* _Task goal_
Could you copy each line of the listing below that has the word "html"?

════════════════

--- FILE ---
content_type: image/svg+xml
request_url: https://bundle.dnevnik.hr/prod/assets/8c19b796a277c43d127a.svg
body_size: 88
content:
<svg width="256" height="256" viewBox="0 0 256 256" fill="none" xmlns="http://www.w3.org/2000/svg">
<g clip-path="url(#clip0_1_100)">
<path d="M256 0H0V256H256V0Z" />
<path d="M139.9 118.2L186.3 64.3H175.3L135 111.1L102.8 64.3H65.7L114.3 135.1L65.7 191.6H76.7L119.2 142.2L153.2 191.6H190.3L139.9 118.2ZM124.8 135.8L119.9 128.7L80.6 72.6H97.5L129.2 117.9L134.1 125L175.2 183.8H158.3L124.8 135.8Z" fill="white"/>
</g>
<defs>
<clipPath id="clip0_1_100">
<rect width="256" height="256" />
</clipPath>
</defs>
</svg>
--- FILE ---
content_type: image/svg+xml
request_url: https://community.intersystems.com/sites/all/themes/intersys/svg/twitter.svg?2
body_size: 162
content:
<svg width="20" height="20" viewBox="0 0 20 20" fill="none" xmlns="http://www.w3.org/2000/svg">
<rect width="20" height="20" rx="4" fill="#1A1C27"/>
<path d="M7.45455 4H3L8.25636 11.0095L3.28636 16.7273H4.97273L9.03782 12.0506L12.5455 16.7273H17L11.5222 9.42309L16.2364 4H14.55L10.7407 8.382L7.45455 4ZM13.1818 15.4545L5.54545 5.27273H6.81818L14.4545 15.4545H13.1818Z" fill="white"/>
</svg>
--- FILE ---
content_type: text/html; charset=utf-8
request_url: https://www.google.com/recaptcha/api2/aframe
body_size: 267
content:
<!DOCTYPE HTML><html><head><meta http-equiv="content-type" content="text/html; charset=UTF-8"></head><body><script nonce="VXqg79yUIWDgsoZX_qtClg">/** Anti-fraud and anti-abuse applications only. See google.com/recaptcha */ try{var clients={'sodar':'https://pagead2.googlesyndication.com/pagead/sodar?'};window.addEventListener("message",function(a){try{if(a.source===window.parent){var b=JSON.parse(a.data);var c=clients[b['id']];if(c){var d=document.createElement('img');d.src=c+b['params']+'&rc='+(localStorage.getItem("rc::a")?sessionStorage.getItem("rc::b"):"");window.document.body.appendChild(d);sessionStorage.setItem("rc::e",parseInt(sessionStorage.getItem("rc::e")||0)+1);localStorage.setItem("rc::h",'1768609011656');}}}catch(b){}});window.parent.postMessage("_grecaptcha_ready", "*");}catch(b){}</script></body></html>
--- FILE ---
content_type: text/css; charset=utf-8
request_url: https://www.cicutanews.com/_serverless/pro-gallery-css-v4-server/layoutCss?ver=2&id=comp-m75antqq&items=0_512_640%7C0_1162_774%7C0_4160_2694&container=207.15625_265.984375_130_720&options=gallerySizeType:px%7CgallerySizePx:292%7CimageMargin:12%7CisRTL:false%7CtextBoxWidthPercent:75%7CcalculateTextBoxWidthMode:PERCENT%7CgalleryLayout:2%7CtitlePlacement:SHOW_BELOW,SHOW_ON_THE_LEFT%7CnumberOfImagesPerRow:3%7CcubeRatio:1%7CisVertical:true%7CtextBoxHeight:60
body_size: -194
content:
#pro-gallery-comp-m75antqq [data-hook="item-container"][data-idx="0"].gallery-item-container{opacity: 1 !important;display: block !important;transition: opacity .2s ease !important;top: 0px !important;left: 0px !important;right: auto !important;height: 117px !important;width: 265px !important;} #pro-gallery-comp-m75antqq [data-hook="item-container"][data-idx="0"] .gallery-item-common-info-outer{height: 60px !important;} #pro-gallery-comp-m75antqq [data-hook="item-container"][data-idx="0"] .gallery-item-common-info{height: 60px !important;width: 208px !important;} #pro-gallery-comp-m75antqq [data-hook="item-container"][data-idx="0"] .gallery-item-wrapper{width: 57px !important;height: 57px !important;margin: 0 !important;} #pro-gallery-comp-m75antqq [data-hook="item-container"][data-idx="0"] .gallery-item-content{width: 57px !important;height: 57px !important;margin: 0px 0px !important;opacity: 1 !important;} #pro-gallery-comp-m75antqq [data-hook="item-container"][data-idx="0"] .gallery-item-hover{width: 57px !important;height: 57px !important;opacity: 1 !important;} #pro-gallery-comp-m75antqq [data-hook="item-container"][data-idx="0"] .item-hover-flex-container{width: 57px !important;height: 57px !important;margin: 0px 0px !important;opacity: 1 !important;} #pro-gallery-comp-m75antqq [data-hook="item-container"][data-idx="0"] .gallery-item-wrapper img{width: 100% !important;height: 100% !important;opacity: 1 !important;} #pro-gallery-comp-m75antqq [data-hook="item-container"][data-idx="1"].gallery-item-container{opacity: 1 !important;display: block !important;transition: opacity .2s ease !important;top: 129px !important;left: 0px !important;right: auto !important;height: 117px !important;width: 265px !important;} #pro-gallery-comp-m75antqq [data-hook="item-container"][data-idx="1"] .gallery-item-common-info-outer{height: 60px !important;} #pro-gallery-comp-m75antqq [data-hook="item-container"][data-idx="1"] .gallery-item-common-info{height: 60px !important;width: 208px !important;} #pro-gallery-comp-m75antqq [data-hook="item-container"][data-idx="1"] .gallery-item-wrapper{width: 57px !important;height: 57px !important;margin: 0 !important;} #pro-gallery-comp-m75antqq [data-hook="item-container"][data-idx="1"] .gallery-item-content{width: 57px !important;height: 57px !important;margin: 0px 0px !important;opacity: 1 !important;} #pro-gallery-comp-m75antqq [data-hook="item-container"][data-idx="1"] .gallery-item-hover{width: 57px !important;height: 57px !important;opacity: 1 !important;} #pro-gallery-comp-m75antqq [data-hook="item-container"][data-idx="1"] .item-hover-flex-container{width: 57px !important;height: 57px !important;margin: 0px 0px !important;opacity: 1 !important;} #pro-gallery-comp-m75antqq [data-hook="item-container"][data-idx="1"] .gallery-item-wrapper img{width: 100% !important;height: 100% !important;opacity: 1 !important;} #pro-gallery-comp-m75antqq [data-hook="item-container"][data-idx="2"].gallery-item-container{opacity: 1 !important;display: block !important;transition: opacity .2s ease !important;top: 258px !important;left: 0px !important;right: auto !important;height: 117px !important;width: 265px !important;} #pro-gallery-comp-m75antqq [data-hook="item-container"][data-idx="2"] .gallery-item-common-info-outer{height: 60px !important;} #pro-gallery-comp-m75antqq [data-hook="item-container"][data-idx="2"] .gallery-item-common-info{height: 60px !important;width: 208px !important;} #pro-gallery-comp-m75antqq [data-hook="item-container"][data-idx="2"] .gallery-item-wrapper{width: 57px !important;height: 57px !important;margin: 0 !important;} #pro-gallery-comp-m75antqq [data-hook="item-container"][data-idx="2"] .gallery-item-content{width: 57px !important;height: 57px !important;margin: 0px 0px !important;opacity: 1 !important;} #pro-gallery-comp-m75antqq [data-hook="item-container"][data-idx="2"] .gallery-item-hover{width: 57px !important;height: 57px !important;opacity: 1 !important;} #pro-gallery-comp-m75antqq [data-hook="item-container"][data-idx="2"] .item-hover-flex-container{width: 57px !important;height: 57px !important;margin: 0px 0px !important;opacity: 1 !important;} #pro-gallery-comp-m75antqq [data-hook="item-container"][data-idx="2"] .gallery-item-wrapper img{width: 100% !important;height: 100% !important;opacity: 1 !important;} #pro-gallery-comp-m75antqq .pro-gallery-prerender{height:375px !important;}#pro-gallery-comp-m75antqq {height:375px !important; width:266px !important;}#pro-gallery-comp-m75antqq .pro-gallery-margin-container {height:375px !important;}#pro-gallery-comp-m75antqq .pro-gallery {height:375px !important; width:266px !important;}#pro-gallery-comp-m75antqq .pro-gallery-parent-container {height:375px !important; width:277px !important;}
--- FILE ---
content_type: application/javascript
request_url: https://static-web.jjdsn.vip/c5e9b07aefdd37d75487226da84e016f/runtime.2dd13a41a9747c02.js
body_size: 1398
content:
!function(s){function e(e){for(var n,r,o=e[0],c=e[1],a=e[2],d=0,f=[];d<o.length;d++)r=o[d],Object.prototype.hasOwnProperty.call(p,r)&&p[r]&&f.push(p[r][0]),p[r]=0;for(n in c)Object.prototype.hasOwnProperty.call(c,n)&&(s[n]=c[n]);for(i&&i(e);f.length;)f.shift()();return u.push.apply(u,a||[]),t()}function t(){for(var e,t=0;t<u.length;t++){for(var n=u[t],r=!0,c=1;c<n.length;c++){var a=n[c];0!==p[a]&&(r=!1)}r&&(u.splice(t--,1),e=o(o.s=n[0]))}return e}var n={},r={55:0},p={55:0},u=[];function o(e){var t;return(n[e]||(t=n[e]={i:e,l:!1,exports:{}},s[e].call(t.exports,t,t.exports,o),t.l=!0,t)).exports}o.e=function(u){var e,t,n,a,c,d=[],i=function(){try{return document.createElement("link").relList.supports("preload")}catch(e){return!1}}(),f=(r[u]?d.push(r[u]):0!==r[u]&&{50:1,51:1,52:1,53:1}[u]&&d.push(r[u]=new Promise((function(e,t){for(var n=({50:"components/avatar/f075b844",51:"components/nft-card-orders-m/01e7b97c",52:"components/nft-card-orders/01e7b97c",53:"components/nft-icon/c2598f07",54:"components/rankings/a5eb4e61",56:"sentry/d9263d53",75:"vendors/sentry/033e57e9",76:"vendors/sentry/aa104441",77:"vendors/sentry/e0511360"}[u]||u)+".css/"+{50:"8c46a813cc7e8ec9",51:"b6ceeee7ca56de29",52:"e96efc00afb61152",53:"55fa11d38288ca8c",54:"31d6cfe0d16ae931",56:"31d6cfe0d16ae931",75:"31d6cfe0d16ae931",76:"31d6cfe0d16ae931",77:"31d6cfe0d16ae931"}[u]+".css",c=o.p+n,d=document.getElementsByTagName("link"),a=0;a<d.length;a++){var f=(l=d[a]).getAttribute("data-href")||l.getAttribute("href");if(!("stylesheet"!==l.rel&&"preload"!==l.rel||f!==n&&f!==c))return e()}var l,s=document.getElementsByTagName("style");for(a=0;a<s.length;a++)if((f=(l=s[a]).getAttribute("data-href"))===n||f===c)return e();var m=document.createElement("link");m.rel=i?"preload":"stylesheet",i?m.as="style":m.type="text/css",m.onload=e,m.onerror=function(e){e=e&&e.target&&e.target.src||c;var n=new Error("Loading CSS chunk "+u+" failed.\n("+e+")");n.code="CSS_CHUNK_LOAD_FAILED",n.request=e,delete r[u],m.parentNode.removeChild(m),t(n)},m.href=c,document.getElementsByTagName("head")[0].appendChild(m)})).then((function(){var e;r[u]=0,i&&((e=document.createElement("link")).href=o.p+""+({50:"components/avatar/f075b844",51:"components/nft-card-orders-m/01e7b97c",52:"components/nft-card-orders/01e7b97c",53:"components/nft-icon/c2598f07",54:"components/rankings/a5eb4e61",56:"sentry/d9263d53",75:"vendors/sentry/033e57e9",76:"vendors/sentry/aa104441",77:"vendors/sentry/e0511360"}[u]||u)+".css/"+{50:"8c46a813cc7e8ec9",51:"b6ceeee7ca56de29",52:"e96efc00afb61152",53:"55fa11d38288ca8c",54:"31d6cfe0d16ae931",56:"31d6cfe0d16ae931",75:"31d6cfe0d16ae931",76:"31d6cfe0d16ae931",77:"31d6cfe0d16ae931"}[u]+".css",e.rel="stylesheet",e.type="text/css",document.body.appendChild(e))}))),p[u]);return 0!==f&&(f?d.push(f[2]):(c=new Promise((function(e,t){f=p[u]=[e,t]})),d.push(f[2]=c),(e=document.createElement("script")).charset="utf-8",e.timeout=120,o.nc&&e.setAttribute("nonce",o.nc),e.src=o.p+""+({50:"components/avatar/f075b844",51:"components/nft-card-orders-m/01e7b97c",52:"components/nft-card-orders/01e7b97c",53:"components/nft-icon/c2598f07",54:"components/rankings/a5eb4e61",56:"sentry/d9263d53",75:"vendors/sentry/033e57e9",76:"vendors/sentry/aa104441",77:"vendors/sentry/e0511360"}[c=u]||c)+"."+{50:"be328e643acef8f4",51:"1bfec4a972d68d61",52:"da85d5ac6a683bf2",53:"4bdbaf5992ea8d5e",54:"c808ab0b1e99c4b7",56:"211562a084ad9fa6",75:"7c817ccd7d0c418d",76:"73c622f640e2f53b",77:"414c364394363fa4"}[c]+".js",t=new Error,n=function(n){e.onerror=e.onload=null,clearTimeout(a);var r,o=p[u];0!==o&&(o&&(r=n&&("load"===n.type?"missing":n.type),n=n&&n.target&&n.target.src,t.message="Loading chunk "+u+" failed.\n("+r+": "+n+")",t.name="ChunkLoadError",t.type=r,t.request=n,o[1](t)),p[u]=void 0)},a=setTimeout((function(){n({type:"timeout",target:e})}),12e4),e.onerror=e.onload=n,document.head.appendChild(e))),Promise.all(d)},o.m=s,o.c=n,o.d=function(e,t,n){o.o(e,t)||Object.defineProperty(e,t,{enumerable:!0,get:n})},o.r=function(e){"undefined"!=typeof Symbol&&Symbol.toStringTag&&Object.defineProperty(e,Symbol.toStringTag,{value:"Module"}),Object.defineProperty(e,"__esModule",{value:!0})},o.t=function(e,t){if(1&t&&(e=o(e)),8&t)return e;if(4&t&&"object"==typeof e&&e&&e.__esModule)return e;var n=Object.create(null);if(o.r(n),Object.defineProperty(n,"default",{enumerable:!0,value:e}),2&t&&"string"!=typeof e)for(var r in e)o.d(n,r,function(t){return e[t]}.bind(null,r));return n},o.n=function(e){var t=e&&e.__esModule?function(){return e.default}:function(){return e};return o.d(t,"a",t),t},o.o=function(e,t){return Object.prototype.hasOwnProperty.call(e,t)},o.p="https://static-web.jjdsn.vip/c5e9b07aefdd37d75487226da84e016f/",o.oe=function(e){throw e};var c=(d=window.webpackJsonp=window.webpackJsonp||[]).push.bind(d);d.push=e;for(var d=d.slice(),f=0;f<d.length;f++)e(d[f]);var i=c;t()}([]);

════════════════

* _Written solution_
content_type: text/html; charset=utf-8
<!DOCTYPE HTML><html><head><meta http-equiv="content-type" content="text/html; charset=UTF-8"></head><body><script nonce="VXqg79yUIWDgsoZX_qtClg">/** Anti-fraud and anti-abuse applications only. See google.com/recaptcha */ try{var clients={'sodar':'https://pagead2.googlesyndication.com/pagead/sodar?'};window.addEventListener("message",function(a){try{if(a.source===window.parent){var b=JSON.parse(a.data);var c=clients[b['id']];if(c){var d=document.createElement('img');d.src=c+b['params']+'&rc='+(localStorage.getItem("rc::a")?sessionStorage.getItem("rc::b"):"");window.document.body.appendChild(d);sessionStorage.setItem("rc::e",parseInt(sessionStorage.getItem("rc::e")||0)+1);localStorage.setItem("rc::h",'1768609011656');}}}catch(b){}});window.parent.postMessage("_grecaptcha_ready", "*");}catch(b){}</script></body></html>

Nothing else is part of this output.